The museum will feature seven customised galleries designed to explain aspects of the Partition and the struggle for Independence. PTI The Partition Museum was inaugurated Thursday at the Dara Shikoh Library in Ambedkar University Delhi, Kashmere Gate.
Inaugurating the museum, Education Minister Atishi, who also holds the portfolio of Art and Culture, said: “ I come from a family of Partition survivors.
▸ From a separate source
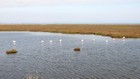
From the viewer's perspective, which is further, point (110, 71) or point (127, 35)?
point (127, 35)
My grandfather worked as a clerk in the Government of India and had to stay with his parents in Pakistan till the very last moment… my great-grandmother planned to take a train from Pakistan to India, but did not…it had no survivors… this was a divine intervention.”
“It is very easy to destruct the social fabric of the society with hatred, but it takes hundreds of years to heal those wounds… vested interests of some people broke the social fabric of our country, and till today, lakhs of families are traumatised because of that,” she added.
Atishi appreciated the uniqueness of the Partition Museum and highlighted that not only does it speak about history but also connects people with the past.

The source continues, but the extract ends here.